### Goal of the exercise
Edit the data from the line that contains "In the scene, which" through the line that contains "[374,313] → [458,329] → [429,347] → [385,361]", replacing "mooring post" with "bollard" and leaving all else unchanged. Return only those lines.

### Supplied information

——

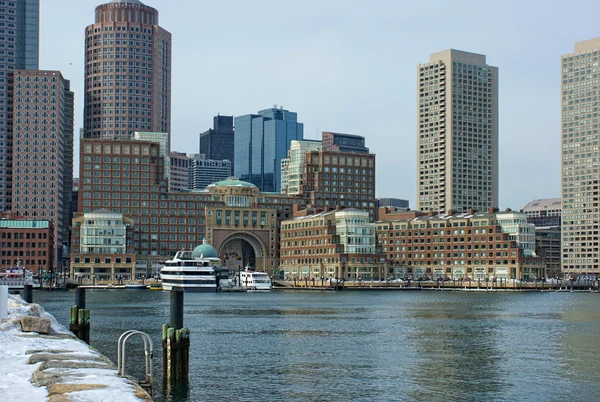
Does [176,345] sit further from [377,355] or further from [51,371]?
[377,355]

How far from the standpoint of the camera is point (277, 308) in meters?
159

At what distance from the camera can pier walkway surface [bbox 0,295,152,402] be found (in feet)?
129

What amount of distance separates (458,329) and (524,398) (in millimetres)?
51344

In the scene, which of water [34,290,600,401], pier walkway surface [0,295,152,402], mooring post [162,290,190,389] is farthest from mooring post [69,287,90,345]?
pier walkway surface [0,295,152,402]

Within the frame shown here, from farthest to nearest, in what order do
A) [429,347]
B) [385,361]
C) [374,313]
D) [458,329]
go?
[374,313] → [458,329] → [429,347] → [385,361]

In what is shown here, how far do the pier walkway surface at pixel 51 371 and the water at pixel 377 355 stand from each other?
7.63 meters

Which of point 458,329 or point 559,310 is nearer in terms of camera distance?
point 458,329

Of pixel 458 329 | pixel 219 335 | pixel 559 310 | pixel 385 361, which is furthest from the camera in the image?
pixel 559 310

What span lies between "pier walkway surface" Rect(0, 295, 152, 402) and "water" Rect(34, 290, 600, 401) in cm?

——

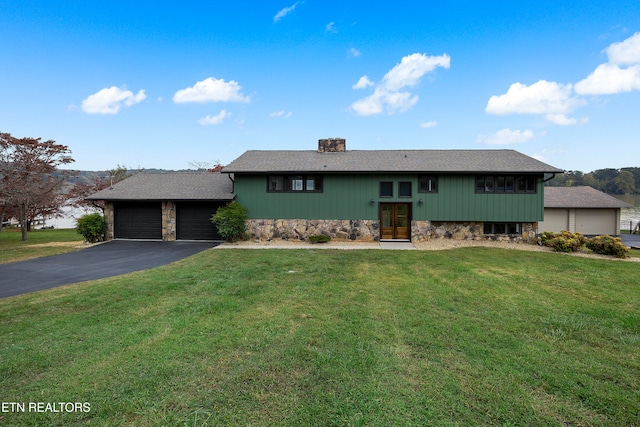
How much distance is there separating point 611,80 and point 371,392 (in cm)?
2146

——

### Written answer
In the scene, which of water [34,290,600,401], pier walkway surface [0,295,152,402], bollard [162,290,190,389] is farthest from bollard [69,287,90,345]?
pier walkway surface [0,295,152,402]

Within the frame shown here, from farthest to nearest, in what order do
A) [429,347]
B) [385,361]
C) [374,313]
D) [458,329]
go?
[374,313] → [458,329] → [429,347] → [385,361]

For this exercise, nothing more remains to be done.